El acto de influir no puede ser equiparado (…) a una alteración del proceso de resolución y sí a la utilización de procedimientos capaces de conseguir que otro realice la voluntad de quien influye”, afirma el TS y cita una sentencia del Tribunal de la Unión Europea que “no proscribe los lobbys sino que sólo reconoce su reprobabilidad cuando no solo influyen sino que controlan y vician el proceso de decisión”.

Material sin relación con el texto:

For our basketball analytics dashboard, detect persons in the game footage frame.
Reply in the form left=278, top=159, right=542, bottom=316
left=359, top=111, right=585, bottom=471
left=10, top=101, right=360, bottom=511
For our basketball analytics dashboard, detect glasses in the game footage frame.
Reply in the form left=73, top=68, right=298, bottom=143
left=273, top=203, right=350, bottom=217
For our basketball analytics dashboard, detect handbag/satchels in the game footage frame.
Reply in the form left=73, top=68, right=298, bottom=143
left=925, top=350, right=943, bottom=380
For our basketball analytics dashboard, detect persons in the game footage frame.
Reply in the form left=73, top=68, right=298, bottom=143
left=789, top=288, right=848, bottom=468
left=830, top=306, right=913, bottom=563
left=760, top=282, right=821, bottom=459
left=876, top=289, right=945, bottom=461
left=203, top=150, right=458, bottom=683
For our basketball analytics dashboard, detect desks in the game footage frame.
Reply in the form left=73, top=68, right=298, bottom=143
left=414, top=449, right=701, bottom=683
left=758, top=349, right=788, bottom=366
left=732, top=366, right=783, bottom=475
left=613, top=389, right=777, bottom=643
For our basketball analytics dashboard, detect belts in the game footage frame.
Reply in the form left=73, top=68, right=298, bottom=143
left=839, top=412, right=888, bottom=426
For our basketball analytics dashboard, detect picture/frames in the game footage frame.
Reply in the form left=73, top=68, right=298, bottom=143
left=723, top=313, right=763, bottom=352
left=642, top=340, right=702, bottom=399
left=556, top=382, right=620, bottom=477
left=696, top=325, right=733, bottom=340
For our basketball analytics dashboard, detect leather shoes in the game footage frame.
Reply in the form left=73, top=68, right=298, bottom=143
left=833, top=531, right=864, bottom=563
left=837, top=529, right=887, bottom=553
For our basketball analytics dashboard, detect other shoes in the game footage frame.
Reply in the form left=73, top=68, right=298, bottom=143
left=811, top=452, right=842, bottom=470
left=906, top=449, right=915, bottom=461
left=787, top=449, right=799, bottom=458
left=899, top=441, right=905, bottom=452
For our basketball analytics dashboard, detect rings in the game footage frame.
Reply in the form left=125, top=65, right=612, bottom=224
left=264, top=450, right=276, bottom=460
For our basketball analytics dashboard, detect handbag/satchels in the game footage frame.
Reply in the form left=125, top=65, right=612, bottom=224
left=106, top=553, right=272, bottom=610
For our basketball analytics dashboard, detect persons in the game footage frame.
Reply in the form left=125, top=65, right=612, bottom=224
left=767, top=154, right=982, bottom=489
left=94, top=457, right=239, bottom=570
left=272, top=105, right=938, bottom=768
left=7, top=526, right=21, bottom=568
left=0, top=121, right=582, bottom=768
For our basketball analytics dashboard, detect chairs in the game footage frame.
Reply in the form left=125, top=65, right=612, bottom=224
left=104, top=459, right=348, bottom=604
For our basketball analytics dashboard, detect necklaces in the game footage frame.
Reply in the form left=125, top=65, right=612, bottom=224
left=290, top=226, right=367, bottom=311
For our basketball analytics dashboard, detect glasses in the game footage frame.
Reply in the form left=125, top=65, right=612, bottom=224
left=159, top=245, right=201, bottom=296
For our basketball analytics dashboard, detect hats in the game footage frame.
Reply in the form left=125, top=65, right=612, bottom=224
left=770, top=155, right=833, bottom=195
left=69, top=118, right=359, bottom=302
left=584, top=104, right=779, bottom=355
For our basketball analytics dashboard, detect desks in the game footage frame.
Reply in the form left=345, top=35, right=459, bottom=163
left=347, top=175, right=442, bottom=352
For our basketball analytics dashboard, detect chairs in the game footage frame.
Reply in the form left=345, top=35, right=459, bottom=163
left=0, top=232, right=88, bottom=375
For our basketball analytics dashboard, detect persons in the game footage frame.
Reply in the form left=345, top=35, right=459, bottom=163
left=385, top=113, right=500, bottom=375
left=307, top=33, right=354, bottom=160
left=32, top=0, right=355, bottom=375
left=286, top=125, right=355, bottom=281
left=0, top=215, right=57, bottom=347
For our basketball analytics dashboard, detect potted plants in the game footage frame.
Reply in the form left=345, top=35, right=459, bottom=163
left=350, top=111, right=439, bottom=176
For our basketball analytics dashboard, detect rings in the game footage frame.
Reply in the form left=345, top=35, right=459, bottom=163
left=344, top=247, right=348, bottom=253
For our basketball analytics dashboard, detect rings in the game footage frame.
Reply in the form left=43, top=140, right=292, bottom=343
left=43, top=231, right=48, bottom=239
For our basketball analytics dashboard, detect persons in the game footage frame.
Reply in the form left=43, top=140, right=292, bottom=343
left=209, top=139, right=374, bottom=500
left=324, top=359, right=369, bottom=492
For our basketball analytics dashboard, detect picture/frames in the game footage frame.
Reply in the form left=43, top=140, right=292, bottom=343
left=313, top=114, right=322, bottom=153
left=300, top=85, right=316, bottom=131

El lobby debe servir para facilitar la participación de la sociedad y tiene como consecuencia una mejor regulación de todos los sectores como ha sido reconocido por las instituciones europeas y la OCDE. Sin embargo, mientras que hay países como Reino Unido que apuestan decididamente por la autorregulación del sector, con estrictas normas deontológicas ante la imposibilidad de someter bajo una legislación específica una actividad en constante proceso de transformación y adecuación a las necesidades del cliente, otros aún se debaten entre la tolerancia y la regulación.

Por su parte, la UE sigue avanzando en la regulación del sector como muestra el Registro de Lobistas, y aunque es imprescindible la aceptación del código deontológico de la profesión, también sería conveniente que nuestro país regulara el ejercicio del lobby para garantizar un entorno de trabajo fuera de sospecha, en igualdad de condiciones, con garantías profesionales y penalizando prácticas ilícitas. La Ley de Transparencia, actualmente en tramitación parlamentaria, podría haber sido una gran oportunidad para emprender esta regulación pendiente.

Por último, aunque la sentencia no entra a valorarlo, también deja en evidencia la llamada “revolving door”, es decir, el paso de la Administración pública a la empresa privada, una práctica que en el caso de la representación de intereses no garantiza la profesionalidad, ni la consecución de los objetivos del cliente. Un lobista profesional realiza su trabajo basándose en un estudio exhaustivo, una preparación rigurosa y una representación ejemplar. Así es como los stakeholders políticos obtienen información de calidad para poder legislar teniendo en cuenta los intereses de los implicados, conociendo su situación y sus porqués. El lobby profesional no sólo no precisa, sino que rechaza las prácticas deshonestas y los atajos vanos.